__WORK ITEM A__:
Using the abstract on grid-line artifact correction, answer these:
(i) What line density and grid ratio does the Smit-Rontgen grid have?
(ii) What is the pixel size of the Dexela 1207 detector?
(iii) How long did it take to obtain the corrected image?
__WORK ITEM B__: From the abstract on grid-line artifact correction, extract the passage starting with "R Rana  1 S" and going on through "Soc Opt Eng. .".

═════ TEXT SECTION ═════

Real time implementation of anti-scatter grid artifact elimination method for high resolution x-ray imaging CMOS detectors using Graphics Processing Units (GPUs)

R Rana  1 S V Setlur Nagesh  1 D R Bednarek  1 S Rudin  1
Affiliations

Real time implementation of anti-scatter grid artifact elimination method for high resolution x-ray imaging CMOS detectors using Graphics Processing Units (GPUs)

R Rana et al. Proc SPIE Int Soc Opt Eng. .

Abstract

Scatter is one of the most important factors effecting image quality in radiography. One of the best scatter reduction methods in dynamic imaging is an anti-scatter grid. However, when used with high resolution imaging detectors these grids may leave grid-line artifacts with increasing severity as detector resolution improves. The presence of such artifacts can mask important details in the image and degrade image quality. We have previously demonstrated that, in order to remove these artifacts, one must first subtract the residual scatter that penetrates through the grid followed by dividing out a reference grid image; however, this correction must be done fast so that corrected images can be provided in real-time to clinicians. In this study, a standard stationary Smit-Rontgen x-ray grid (line density - 70 lines/cm, grid ratio - 13:1) was used with a high-resolution CMOS detector, the Dexela 1207 (pixel size - 75 micron) to image anthropomorphic head phantoms. For a 15 × 15 cm field-of-view (FOV), scatter profiles of the anthropomorphic head phantoms were estimated then iteratively modified to minimize the structured noise due to the varying grid-line artifacts across the FOV. Images of the head phantoms taken with the grid, before and after the corrections, were compared, demonstrating almost total elimination of the artifact over the full FOV. This correction is done fast using Graphics Processing Units (GPUs), with 7-8 iterations and total time taken to obtain the corrected image of only 87 ms, hence, demonstrating the virtually real-time implementation of the grid-artifact correction technique.

═════ INFORMATION GIVEN ═════

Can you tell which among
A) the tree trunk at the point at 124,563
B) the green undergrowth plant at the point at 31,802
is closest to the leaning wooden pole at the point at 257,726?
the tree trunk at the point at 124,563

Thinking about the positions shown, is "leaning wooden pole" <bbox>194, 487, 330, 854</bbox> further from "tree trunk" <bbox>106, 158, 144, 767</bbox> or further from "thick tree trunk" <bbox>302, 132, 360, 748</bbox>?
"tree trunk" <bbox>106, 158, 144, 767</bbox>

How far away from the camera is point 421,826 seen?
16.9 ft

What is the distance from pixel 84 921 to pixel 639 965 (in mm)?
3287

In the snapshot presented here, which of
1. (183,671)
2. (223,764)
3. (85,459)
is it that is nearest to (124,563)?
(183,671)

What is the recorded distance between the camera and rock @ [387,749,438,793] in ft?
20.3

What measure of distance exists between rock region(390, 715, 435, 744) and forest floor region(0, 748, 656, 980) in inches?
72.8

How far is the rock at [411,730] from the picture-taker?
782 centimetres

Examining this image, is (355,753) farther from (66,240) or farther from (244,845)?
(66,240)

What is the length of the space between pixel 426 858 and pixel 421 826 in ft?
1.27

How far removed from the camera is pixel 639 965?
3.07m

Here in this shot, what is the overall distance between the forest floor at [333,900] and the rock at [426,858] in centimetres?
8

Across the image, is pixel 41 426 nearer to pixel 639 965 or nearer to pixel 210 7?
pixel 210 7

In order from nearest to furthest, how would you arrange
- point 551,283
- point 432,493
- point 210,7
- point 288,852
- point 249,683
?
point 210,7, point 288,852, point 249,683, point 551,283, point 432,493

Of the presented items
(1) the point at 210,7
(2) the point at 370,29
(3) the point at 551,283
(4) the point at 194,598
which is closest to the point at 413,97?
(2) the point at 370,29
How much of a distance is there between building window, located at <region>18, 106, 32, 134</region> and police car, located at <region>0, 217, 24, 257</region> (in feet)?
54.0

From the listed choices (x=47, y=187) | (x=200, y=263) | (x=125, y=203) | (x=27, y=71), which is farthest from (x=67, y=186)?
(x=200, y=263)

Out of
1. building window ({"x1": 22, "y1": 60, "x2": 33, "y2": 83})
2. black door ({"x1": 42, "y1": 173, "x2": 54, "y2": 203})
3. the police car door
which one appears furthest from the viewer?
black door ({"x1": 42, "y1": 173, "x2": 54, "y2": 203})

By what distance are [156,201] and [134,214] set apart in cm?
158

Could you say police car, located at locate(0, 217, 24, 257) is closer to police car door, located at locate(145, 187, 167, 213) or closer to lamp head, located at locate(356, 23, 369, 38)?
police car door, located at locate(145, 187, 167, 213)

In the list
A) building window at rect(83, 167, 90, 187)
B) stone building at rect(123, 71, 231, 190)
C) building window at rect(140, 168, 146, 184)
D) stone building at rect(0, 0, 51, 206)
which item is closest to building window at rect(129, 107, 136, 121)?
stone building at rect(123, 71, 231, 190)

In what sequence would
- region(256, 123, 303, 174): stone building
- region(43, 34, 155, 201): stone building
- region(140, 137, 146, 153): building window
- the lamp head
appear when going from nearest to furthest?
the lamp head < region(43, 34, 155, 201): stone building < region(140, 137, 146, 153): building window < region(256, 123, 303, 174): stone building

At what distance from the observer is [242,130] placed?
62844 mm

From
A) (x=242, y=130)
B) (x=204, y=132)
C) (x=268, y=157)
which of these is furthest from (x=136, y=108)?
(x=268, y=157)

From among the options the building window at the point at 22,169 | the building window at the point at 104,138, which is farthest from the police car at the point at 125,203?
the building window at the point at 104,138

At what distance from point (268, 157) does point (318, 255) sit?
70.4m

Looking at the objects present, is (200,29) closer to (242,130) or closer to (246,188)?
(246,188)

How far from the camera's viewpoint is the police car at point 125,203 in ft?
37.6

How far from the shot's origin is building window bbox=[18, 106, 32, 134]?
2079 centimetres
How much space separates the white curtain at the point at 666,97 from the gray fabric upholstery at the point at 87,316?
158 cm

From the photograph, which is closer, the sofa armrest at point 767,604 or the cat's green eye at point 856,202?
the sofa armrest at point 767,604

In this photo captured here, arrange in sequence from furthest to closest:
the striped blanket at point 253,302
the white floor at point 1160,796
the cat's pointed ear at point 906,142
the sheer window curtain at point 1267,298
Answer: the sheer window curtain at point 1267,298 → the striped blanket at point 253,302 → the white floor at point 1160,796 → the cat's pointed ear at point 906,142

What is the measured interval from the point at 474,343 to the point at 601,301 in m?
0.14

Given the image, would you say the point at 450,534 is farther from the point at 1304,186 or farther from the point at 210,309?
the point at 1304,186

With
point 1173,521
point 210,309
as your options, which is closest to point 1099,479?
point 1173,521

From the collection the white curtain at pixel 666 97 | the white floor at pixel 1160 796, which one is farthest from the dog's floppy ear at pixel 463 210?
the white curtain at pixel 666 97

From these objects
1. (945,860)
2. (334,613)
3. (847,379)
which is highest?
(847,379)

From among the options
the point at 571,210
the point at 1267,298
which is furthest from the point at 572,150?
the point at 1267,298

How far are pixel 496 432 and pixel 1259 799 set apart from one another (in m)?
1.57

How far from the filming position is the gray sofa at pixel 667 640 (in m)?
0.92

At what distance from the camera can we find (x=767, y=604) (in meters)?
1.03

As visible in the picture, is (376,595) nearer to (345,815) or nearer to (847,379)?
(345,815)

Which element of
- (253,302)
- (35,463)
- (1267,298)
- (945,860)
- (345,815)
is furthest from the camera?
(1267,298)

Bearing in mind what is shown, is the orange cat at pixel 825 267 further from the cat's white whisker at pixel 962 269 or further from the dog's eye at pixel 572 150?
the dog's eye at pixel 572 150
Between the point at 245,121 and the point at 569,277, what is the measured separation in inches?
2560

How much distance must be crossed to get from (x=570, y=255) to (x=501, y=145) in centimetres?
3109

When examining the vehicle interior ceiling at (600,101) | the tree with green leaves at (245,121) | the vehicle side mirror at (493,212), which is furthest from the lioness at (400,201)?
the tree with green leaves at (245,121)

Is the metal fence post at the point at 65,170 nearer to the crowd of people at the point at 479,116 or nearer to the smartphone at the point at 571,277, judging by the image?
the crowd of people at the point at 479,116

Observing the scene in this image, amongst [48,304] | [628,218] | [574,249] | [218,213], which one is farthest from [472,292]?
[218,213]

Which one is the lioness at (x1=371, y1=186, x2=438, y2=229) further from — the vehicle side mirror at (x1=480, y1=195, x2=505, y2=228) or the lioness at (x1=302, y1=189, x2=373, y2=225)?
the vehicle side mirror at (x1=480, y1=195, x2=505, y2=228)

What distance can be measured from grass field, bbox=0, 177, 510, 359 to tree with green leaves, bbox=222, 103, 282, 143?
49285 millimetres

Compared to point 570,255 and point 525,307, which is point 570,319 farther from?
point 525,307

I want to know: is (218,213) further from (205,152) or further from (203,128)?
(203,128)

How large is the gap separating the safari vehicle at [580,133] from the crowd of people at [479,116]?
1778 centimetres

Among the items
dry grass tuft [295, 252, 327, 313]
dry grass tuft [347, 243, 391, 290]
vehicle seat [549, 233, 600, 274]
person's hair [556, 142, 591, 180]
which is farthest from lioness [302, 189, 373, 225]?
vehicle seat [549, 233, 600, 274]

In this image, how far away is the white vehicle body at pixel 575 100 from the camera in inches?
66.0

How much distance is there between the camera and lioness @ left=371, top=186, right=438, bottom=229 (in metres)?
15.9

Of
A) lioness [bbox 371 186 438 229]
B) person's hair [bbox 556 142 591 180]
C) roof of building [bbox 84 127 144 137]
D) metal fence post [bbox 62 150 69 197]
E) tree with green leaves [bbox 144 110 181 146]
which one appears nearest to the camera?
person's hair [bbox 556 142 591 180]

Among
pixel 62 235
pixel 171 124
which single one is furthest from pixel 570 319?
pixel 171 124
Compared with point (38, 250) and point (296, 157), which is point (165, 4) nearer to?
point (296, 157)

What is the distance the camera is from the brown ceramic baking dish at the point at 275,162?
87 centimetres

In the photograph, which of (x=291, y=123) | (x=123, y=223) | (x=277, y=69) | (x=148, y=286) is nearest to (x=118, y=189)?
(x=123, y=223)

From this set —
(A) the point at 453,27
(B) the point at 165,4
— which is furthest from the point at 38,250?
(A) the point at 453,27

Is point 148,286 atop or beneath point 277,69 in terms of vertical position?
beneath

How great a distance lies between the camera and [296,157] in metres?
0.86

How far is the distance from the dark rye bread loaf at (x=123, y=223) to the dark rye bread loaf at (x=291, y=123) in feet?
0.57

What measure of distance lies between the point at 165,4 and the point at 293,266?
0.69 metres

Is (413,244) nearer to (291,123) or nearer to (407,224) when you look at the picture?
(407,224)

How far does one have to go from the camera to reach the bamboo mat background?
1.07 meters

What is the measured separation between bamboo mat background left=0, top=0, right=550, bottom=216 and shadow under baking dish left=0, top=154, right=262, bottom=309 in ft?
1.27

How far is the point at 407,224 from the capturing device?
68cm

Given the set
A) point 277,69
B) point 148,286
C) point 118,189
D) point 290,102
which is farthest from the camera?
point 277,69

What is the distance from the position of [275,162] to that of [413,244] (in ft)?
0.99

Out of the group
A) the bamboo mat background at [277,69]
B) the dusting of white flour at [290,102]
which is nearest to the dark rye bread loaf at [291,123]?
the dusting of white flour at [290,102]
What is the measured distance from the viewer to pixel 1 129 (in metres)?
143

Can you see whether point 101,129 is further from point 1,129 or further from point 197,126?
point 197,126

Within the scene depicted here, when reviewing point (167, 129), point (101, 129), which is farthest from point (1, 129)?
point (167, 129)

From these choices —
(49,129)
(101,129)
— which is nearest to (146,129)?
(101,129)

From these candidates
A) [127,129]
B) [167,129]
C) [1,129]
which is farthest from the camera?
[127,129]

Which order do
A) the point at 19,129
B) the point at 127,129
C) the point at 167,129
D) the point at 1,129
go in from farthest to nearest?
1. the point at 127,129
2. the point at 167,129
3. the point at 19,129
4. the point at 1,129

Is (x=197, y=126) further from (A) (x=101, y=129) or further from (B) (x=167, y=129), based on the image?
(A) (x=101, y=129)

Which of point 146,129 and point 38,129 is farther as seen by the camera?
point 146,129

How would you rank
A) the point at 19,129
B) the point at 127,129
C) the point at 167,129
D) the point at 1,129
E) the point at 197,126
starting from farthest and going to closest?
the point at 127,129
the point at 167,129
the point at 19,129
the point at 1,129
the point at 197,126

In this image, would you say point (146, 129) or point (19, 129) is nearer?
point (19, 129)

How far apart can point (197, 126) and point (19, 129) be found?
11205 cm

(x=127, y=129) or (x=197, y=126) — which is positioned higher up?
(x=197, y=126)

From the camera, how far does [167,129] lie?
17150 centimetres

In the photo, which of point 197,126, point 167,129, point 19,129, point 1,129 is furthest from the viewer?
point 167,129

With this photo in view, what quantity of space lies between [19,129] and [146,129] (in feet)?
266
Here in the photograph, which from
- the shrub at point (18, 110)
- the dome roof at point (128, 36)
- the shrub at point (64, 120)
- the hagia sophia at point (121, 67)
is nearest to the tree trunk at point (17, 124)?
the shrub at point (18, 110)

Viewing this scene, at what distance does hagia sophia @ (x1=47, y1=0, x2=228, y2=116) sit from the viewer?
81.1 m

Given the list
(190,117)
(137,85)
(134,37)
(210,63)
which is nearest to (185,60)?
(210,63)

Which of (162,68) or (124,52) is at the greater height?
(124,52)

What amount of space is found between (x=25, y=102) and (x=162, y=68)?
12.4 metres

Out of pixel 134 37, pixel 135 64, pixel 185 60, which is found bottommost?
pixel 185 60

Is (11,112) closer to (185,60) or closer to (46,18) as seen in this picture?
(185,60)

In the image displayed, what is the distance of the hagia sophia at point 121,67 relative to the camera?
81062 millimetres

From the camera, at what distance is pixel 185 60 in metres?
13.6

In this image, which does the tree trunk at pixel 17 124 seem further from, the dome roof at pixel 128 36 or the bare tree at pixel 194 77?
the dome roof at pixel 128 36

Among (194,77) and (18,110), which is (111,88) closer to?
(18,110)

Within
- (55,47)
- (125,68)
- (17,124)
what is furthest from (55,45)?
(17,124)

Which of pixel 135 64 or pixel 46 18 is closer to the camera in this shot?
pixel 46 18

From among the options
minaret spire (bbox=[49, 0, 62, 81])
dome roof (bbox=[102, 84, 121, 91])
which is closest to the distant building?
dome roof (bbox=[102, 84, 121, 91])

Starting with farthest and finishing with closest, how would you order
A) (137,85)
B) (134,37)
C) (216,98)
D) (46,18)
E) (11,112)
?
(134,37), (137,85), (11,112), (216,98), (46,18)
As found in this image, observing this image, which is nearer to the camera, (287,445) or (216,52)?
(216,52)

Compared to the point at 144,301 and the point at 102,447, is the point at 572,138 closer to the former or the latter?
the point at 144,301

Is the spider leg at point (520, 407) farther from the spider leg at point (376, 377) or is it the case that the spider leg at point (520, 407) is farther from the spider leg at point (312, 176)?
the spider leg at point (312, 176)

═════

__RESPONSE A__:
(i) 70 lines/cm and 13:1
(ii) 75 micron
(iii) 87 ms

__RESPONSE B__:
R Rana  1 S V Setlur Nagesh  1 D R Bednarek  1 S Rudin  1
Affiliations

Real time implementation of anti-scatter grid artifact elimination method for high resolution x-ray imaging CMOS detectors using Graphics Processing Units (GPUs)

R Rana et al. Proc SPIE Int Soc Opt Eng. .